This is a suit for a league of land, 4,428 acres. This court will take judicial notice of the common fact that the location of this league is in the wooded and forested section of Southeast Texas. An analysis of the evidence shows that the tenant, Cockerham, was a man of little means, really in want, and that he went on this league of land to make a home and do something to get something to eat; that he went there for the purpose of hunting and fishing, and incidentally raised what vegetables he could to fill in. The first house he built on the land he described as "a pine pole pen, you might say; one of those 16 × 18 sheets put over it, a wagon sheet, one of those uprights that goes over those big tents." A year or so after signing the lease — that is, in the fall of 1907 — he built his present house, and thereafter erected from time to time the other improvements now found on the land. He did nothing in the way of clearing the land until a year or two after he finished the house. He finally at odd times, two years or more after he had built this house, cleared up as much as 3 acres adjacent to the house, and some time thereafter, which time is not specifically stated, he cleared another piece of about 3 acres, a fourth of a mile distant, thus making all told about 6 acres in actual occupation and cultivation at the time of the trial of this suit. During all the time he has resided on the land his principal occupation has been hunting and fishing. In the last three years he raised onion crops and marketed an amount equal to $119.50. There were other adverse claimants on the land, whom he knew and whom he did not in any manner molest, nor, so far as the record shows, report to his lessor. He never at any time made any use of the balance of the land, except hunting and in using what wood he needed. We are not of the opinion, as was the trial court, that this evidence, as a matter of law, established such visible and no torious possession of the entire league as to raise the presumption of notice to the world that the rights of the true owner were Invaded intentionally and with the purpose to assert a claim of title adverse to his, nor are we prepared to say that such evidence, as a matter of law, is such a visible appropriation, use, and enjoyment of the land as contemplated by the statute.
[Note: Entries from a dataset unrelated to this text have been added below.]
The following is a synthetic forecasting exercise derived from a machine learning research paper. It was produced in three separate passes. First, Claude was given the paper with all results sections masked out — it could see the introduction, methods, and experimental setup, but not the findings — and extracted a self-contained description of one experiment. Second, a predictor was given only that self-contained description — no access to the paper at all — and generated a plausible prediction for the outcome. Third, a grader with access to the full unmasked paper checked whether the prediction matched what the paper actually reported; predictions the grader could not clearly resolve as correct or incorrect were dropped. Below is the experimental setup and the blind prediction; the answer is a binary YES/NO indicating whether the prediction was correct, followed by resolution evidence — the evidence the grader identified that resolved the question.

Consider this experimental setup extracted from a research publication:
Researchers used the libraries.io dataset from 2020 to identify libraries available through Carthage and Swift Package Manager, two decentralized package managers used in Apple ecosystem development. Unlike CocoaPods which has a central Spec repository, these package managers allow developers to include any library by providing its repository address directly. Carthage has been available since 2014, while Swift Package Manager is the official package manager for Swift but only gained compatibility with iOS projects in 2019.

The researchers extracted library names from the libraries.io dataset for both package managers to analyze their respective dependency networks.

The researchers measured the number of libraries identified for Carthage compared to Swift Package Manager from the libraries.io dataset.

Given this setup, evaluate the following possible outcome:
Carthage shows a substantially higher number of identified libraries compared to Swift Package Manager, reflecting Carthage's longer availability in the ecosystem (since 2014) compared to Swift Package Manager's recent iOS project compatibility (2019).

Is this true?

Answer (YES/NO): NO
A claim under the five-year statute requires color of title, but not in the sense as contemplated under the three-year statute of limitation, and as defined in article 5673, Vernon's Sayles' Civil Statutes. Under the five-year statute it is not necessary that the grantor should have had title to the land in order that the deed given by him may convey color of title. Harris v. Wells, 85 Tex. 312, 20 S.W. 68; McDonough v. Jefferson County, 79 Tex. 539, 15 S.W. 490; Hunton v. Nichols, 55 Tex. 218-230.

The general rule is that, where one enters under color of title into the actual occupancy of a part of the premises described in the instrument giving color of title, his possession is not considered as confined to that part of the premises in his actual occupancy, but he acquires possession of all of the land embraced in the instrument under which he claims. Porter v. Miller, 84 Tex. 204, 19 S.W. 467; Taliaferro v. Butler. 77 Tex. 578, 14 S.W. 191; Porter v. Miller, 76 Tex. 593, 13 S.W. 555, 14 S.W. 334; Evitts v. Roth, 61 Tex. 81; Cantagrel v. Von Lupin, 58 Tex. 570; Texas Land Co. v. Williams, 51 Tex. 51. The reason for the rule is that one in possession, claiming by metes and bounds under a paper title, and openly and notoriously exercising control and dominion over the land described therein, is presumed to be doing so to the extent of his claim. 1 Cyc. 1126.

So It is to be seen that under the general rule, and more particularly under the Texas statute of five years (R.S. 5674), which specifically requires "cultivation, use or enjoyment of the land," there must be evidence of an open and notorious exercise or control or dominion over all of the land in controversy before the benefits of constructive possession under color of title will avail the claimant so as to perfect limitation under that statute. Mere constructive possession of the land to the limits of the bounds described in the instrument constituting color of title is not sufficient. The adverse nature of the possession and other requisites of the statute must be complied with.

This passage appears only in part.